Week 4: Optimizing Parameters
[Powerpoint][jupyter][google colab][reveal]
Abstract:
In this session we introduce the process of optimization of the hyper parameters of the Gaussian process covariance function.
%pip install gpy
GPy: A Gaussian Process Framework in Python
Gaussian processes are a flexible tool for non-parametric analysis with uncertainty. The GPy software was started in Sheffield to provide a easy to use interface to GPs. One which allowed the user to focus on the modelling rather than the mathematics.
GPy is a BSD licensed software code base for implementing Gaussian process models in python.

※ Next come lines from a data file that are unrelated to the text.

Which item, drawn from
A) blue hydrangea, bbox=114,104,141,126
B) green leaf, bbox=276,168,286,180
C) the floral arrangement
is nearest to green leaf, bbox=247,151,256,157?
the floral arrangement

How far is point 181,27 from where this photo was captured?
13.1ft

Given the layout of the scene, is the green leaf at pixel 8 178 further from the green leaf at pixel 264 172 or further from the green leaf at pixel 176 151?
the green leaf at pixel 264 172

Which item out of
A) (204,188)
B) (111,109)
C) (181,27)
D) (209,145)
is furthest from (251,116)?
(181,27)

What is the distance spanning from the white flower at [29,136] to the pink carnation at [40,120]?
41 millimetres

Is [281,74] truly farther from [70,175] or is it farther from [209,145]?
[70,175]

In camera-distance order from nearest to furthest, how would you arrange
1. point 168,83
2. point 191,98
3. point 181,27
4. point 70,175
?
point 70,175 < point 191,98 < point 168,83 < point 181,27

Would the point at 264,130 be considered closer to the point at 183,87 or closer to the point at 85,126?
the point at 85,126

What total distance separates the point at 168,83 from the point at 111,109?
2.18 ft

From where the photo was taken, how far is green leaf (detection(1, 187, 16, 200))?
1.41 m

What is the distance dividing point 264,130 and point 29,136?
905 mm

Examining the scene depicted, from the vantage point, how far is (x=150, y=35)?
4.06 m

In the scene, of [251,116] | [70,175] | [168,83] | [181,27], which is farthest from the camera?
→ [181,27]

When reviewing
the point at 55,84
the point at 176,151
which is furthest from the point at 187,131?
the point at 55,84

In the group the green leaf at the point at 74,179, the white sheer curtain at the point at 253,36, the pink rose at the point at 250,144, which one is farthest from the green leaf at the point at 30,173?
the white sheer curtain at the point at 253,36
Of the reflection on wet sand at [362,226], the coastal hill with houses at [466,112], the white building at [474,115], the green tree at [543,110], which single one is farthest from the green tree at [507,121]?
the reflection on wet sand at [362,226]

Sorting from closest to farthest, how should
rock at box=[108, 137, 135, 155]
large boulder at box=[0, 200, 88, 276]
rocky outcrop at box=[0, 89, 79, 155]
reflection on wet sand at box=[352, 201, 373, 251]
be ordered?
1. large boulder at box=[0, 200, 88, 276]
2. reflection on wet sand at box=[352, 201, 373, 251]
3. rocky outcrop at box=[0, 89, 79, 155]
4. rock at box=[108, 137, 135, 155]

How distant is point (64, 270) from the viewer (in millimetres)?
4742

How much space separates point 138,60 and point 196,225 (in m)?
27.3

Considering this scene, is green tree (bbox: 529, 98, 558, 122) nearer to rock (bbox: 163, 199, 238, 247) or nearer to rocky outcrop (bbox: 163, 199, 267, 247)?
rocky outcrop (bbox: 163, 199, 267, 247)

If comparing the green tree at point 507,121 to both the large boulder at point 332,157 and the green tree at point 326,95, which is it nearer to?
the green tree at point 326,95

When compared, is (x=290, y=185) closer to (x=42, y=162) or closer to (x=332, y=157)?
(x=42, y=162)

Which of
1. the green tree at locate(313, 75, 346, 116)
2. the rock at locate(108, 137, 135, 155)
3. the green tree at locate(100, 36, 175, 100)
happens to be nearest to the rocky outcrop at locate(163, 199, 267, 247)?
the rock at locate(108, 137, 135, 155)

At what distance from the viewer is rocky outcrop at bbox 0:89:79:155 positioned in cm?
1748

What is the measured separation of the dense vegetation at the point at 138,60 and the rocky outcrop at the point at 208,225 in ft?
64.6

This allows GPs to be combined with a wide variety of software libraries.
The software itself is available on GitHub and the team welcomes contributions.
The aim for GPy is to be a probabilistic-style programming language, i.e., you specify the model rather than the algorithm. As well as a large range of covariance functions the software allows for non-Gaussian likelihoods, multivariate outputs, dimensionality reduction and approximations for larger data sets.
The documentation for GPy can be found here.
Improving the Numerics
In practice we shouldn’t be using matrix inverse directly to solve the GP system. One more stable way is to compute the Cholesky decomposition of the kernel matrix. The log determinant of the covariance can also be derived from the Cholesky decomposition.
import mlai
from mlai import update_inverse
= update_inverse GP.update_inverse
Capacity Control
Gaussian processes are sometimes seen as part of a wider family of methods known as kernel methods. Kernel methods are also based around covariance functions, but in the field they are known as Mercer kernels. Mercer kernels have interpretations as inner products in potentially infinite dimensional Hilbert spaces. This interpretation arises because, if we take \(\alpha=1\), then the kernel can be expressed as \[ \mathbf{K}= \boldsymbol{ \Phi}\boldsymbol{ \Phi}^\top \] which imples the elements of the kernel are given by, \[ k(\mathbf{ x}, \mathbf{ x}^\prime) = \boldsymbol{ \phi}(\mathbf{ x})^\top \boldsymbol{ \phi}(\mathbf{ x}^\prime). \] So we see that the kernel function is developed from an inner product between the basis functions. Mercer’s theorem tells us that any valid positive definite function can be expressed as this inner product but with the caveat that the inner product could be infinite length. This idea has been used quite widely to kernelize algorithms that depend on inner products. The kernel functions are equivalent to covariance functions and they are parameterized accordingly. In the kernel modeling community it is generally accepted that kernel parameter estimation is a difficult problem and the normal solution is to cross validate to obtain parameters. This can cause difficulties when a large number of kernel parameters need to be estimated. In Gaussian process modelling kernel parameter estimation (in the simplest case proceeds) by maximum likelihood. This involves taking gradients of the likelihood with respect to the parameters of the covariance function.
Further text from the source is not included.